2. The respondent’s decision about a constructive-dismissal grievance

[139] The complainant alleges that the respondent failed its duty of fair representation, infringing on s. 187 of the Act when it refused to represent her in a constructive-dismissal grievance.

[140] After reviewing the facts, I conclude that that part of the complaint is untimely.

[141] Section 190(2) of the Act provides the time limit for making a complaint when alleging a contravention of s. 187 as follows:

190 (2) Subject to subsections (3) and (4), a complaint under subsection (1) must be made to the Board not later than 90 days after the date on which the complainant knew, or in the Board’s opinion ought to have known, of the action or circumstances giving rise to the complaint.

190 (2) Sous réserve des paragraphes (3) et (4), les plaintes prévues au paragraphe (1) doivent être présentées dans les quatre-vingt-dix jours qui suivent la date à laquelle le plaignant a eu — ou, selon la Commission, aurait dû avoir — connaissance des mesures ou des circonstances y ayant donné lieu.

[Emphasis added]

 

 

[142] The complainant complained to the Board on January 12, 2023. Therefore, my jurisdiction is limited to the respondent’s actions in the 90 days before this complaint, so between October 14, 2022, and January 12, 2023.

[143] Although the parties submitted evidence outside the time limit, s. 190(2) of the Act must be respected, and I cannot determine whether events that took place outside the time limit contravene the duty of fair representation.

[144] The complainant alleged that the respondent had breached its duty of fair representation “[translation] by not grieving after what amounts to a constructive dismissal”. According to the evidence, it was in June 2022 that she mentioned constructive dismissal, and the respondent advised her at that time that it was a non-issue, as she was still employed by the CFIA and had not been dismissed.
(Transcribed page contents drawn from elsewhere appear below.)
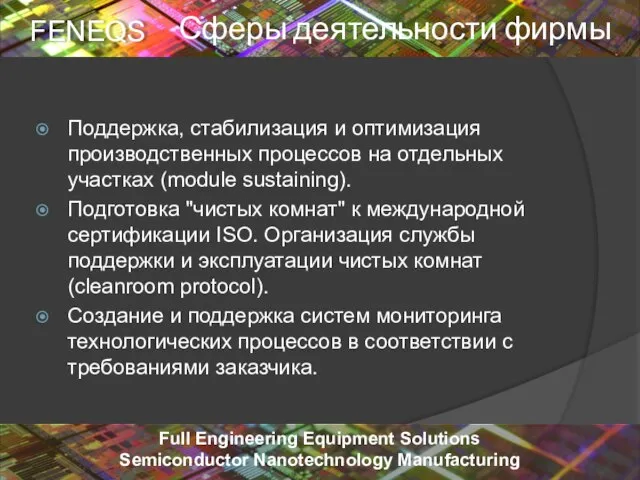 FENEQS Сферы деятельности фирмы

Поддержка, стабилизация и оптимизация производственных процессов на отдельных участках (module sustaining).

Подготовка "чистых комнат" к международной сертификации ISO. Организация службы поддержки и эксплуатации чистых комнат (cleanroom protocol).

Создание и поддержка систем мониторинга технологических процессов в соответствии с требованиями заказчика.

Full Engineering Equipment Solutions
Semiconductor Nanotechnology Manufacturing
Mr. Ranger’s letter indicates that she did not contest that response.

[145] The complainant cannot set the record straight on s. 190(2) simply by raising that issue again six months later with Mr. Ranger, through a review process that did not even include it in the first place.

[146] I must dismiss the second part of the second complaint because it is untimely.
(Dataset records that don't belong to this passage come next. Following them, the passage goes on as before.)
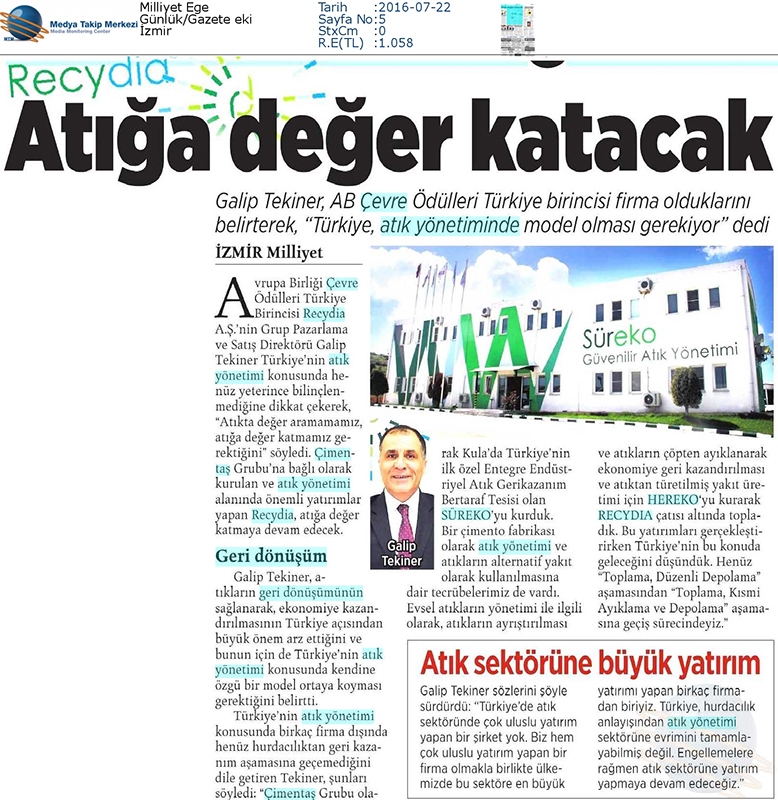 Medya Takip Merkezi
Media Monitoring Center

Milliyet Ege
Günlük/Gazete eki
İzmir

Tarih :2016-07-22
Sayfa No:5
StxCm :0
R.E(TL) :1.058

Recydia

Atığa değer katacak

Galip Tekiner, AB Çevre Ödülleri Türkiye birincisi firma olduklarını belirterek, "Türkiye, atık yönetiminde model olması gerekiyor" dedi

İZMİR Milliyet

Avrupa Birliği Çevre Ödülleri Türkiye Birincisi Recydia A.Ş.'nin Grup Pazarlama ve Satış Direktörü Galip Tekiner Türkiye'nin atık yönetimi konusunda henüz yeterince bilinçlenmediğine dikkat çekerek, "Atıkta değer aramamamız, atığa değer katmamız gerektiğini" söyledi. Çimentaş Grubu'na bağlı olarak kurulan ve atık yönetimi alanında önemli yatırımlar yapan Recydia, atığa değer katmaya devam edecek.

Geri dönüşüm

Galip Tekiner, atıkların geri dönüşümünün sağlanarak, ekonomiye kazandırılmasının Türkiye açısından büyük önem arz ettiğini ve bunun için de Türkiye'nin atık yönetimi konusunda kendine özgü bir model ortaya koyması gerektiğini belirtti.

Türkiye'nin atık yönetimi konusunda birkaç firma dışında henüz hurdacılıktan geri kazanım aşamasına geçemediğini dile getiren Tekiner, şunları söyledi: "Çimentaş Grubu olarak Kula'da Türkiye'nin ilk özel Entegre Endüstriyel Atık Gerikazanım Bertaraf Tesisi olan SÜREKO'yu kurduk. Bir çimento fabrikası olarak atık yönetimi ve atıkların alternatif yakıt olarak kullanılmasına dair tecrübelerimiz de vardı. Evsel atıkların yönetimi ile ilgili olarak, atıkların ayrıştırılması ve atıkların çöpten ayıklanarak ekonomiye geri kazandırılması ve atıktan türetilmiş yakıt üretimi için HEREKO'yu kurarak RECYDIA çatısı altında topladık. Bu yatırımları gerçekleştirirken Türkiye'nin bu konuda geleceğini düşündük. Henüz "Toplama, Düzenli Depolama" aşamasından "Toplama, Kısmi Ayıklama ve Depolama" aşamasına geçiş sürecindeyiz."

Süreko
Güvenilir Atık Yönetimi

Galip Tekiner

Atık sektörüne büyük yatırım

Galip Tekiner sözlerini şöyle sürdürdü: "Türkiye'de atık sektöründe çok uluslu yatırım yapan bir şirket yok. Biz hem çok uluslu yatırım yapan bir firma olmakla birlikte ülkemizde bu sektöre en büyük yatırımı yapan birkaç firmadan biriyiz. Türkiye, hurdacılık anlayışından atık yönetimi sektörüne evrimini tamamlayabilmiş değil. Engellemelere rağmen atık sektörüne yatırım yapmaya devam edeceğiz."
[147] For all of the above reasons, the Board makes the following order:

(The Order appears on the next page)


 

V. Order

[148] The complaints are dismissed.

June 10, 2025.

 

FPSLREB Translation

Audrey Lizotte,

a panel of the Federal Public Sector

Labour Relations and Employment Board

 You are being directed to the most recent version of the statute which may not be the version considered at the time of the judgment.